We define interface List as follows:

package collections;

import java.util.Arrays;
import java.util.stream.IntStream;
import java.util.stream.Stream;

/**
 * @invar | Arrays.stream(toArray()).allMatch(e -> e != null)
 */
public interface List {
	
	/**
	 * @inspects | this
	 * @creates | result
	 * @post | result != null
	 */
	Object[] toArray();
	
	default Stream<Object> stream() { return Arrays.stream(toArray()); }
	
	/**
	 * @inspects | this
	 * @post | result == toArray().length
	 */
	int size();
	
	/**
	 * @pre | 0 <= index
	 * @pre | index < size()
	 * @post | result == toArray()[index]
	 */
	Object get(int index);

	/**
	 * @pre | value != null
	 * @inspects | this
	 * @post | result == Arrays.stream(toArray()).anyMatch(e -> e.equals(value))
	 */
	boolean contains(Object value);
	
	/**
	 * @pre | 0 <= index
	 * @pre | index <= size()
	 * @pre | value != null
	 * @mutates | this
	 * @post | size() == old(size()) + 1
	 * @post | Arrays.equals(toArray(), 0, index, old(toArray()), 0, index)
	 * @post | Arrays.equals(toArray(), index + 1, size(),
	 *       |     old(toArray()), index, old(size()))
	 * @post | get(index).equals(value)
	 */
	void add(int index, Object value);
	
	/**
	 * @pre | value != null
	 * @mutates | this
	 * @post | size() == old(size()) + 1
	 * @post | Arrays.equals(toArray(), 0, old(size()),
	 *       |     old(toArray()), 0, old(size()))
	 * @post | get(old(size())).equals(value)
	 */
	default void add(Object value) { add(size(), value); }
	
	/**
	 * @pre | 0 <= index
	 * @pre | index < size()
	 * @mutates | this
	 * @post | Arrays.equals(toArray(), 0, index, old(toArray()), 0, index)
	 * @post | Arrays.equals(toArray(), index, size(),
	 *       |     old(toArray()), index + 1, old(size()))
	 */
	void remove(int index);

	/**
	 * @pre | value != null
	 * @mutates | this
	 * @post | Arrays.equals(toArray(),
	 *       |     IntStream.range(0, old(size()))
	 *       |         .filter(i -> i != old(IntStream.range(0, size())
	 *       |             .filter(i -> get(i).equals(value))
	 *       |             .findFirst().orElse(-1)))
	 *       |         .mapToObj(i -> old(toArray())[i]).toArray())
	 */
	void remove(Object value);
	
}

We can implement this API by storing the elements in an array, as follows:

package collections;

import java.util.Arrays;

public class ArrayList implements List {

	/**
	 * @invar | elements != null
	 * @invar | 0 <= size
	 * @invar | size <= elements.length
	 * @invar | Arrays.stream(elements, 0, size).allMatch(e -> e != null)
	 * @invar | Arrays.stream(elements, size, elements.length)
	 *        |     .allMatch(e -> e == null)

######

▸ PROBLEMS TO SOLVE:
a – In the Java list excerpt, what does the default add(Object value) method call in its body?
b – Say whether each statement agrees with the Java list excerpt, answering yes or no and quoting the deciding words: (i) The postcondition of size() says its result equals the length of toArray(). (ii) The add(int index, Object value) method allows index to equal size(). (iii) The ArrayList class extends List.

######

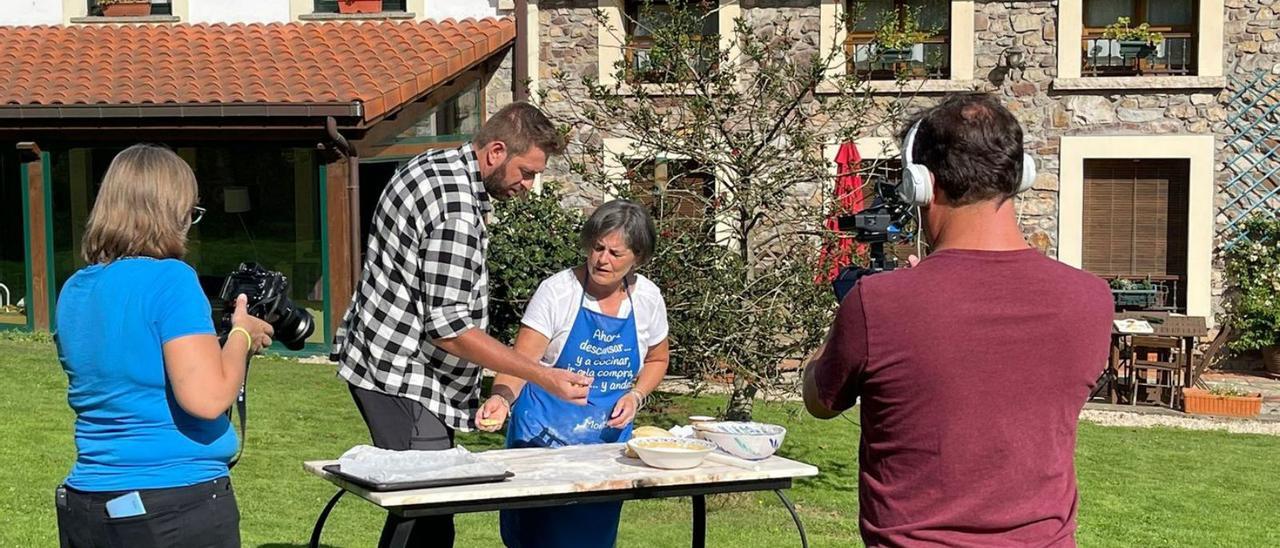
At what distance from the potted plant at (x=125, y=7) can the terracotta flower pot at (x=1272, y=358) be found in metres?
11.9

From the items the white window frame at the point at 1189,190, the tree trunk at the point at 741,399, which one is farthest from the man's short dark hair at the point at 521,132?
the white window frame at the point at 1189,190

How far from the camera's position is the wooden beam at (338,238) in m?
13.5

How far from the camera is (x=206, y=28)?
15719mm

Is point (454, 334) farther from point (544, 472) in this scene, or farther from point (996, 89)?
point (996, 89)

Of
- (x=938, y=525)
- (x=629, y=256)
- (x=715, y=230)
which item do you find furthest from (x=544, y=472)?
(x=715, y=230)

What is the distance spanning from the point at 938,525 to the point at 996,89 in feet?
40.6

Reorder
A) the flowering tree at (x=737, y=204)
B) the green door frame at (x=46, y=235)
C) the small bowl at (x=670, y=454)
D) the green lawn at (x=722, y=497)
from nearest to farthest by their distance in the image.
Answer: the small bowl at (x=670, y=454), the green lawn at (x=722, y=497), the flowering tree at (x=737, y=204), the green door frame at (x=46, y=235)

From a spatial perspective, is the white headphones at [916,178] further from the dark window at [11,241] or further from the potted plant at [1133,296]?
the dark window at [11,241]


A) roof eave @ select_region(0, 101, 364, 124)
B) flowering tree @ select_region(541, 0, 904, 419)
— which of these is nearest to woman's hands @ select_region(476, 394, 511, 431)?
flowering tree @ select_region(541, 0, 904, 419)

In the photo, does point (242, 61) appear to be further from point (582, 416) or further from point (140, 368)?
point (140, 368)

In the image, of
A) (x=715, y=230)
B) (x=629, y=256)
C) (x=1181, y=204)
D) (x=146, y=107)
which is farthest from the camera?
(x=1181, y=204)

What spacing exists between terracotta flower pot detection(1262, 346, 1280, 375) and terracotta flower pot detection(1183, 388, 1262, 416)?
2107mm

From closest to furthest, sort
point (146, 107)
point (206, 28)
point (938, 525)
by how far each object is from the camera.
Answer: point (938, 525) < point (146, 107) < point (206, 28)

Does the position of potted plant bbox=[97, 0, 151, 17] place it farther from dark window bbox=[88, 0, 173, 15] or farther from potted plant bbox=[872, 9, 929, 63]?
potted plant bbox=[872, 9, 929, 63]
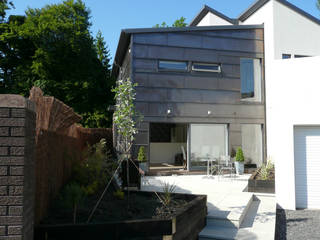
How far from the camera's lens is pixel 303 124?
722 centimetres

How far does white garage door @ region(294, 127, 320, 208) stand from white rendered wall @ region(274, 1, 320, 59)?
6.19m

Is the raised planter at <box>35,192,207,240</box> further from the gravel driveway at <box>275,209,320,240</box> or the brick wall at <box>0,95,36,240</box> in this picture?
the gravel driveway at <box>275,209,320,240</box>

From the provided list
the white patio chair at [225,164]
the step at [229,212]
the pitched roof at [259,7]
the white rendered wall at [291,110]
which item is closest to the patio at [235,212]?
the step at [229,212]

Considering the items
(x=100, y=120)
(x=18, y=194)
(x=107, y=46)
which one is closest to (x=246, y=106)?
(x=18, y=194)

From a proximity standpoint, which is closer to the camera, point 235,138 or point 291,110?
point 291,110

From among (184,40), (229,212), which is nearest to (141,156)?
(184,40)

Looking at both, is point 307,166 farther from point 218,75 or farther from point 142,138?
point 218,75

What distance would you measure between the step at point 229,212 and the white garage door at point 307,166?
1.58 meters

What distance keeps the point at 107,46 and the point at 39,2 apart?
41.9 feet

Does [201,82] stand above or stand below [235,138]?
above

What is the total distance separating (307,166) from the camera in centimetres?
731

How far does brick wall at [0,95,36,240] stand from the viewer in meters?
2.56

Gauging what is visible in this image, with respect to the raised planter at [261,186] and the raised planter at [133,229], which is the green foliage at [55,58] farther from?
the raised planter at [133,229]

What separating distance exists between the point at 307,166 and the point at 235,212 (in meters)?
2.89
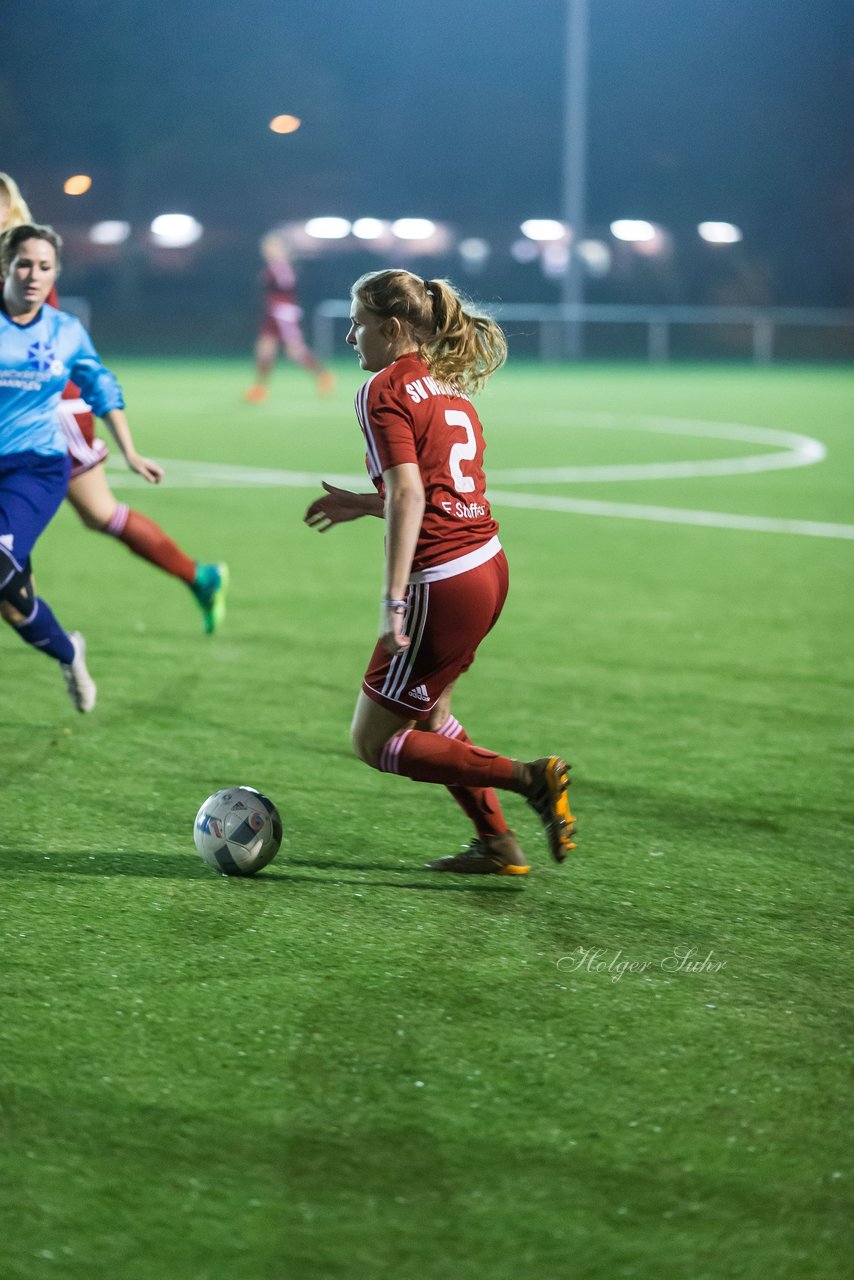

######

▸ ANSWERS TO THE PROBLEMS:
a – add(size(), value)

b –
(i) Yes: "result == toArray().length"
(ii) Yes: "index <= size()"
(iii) No: "public class ArrayList implements List"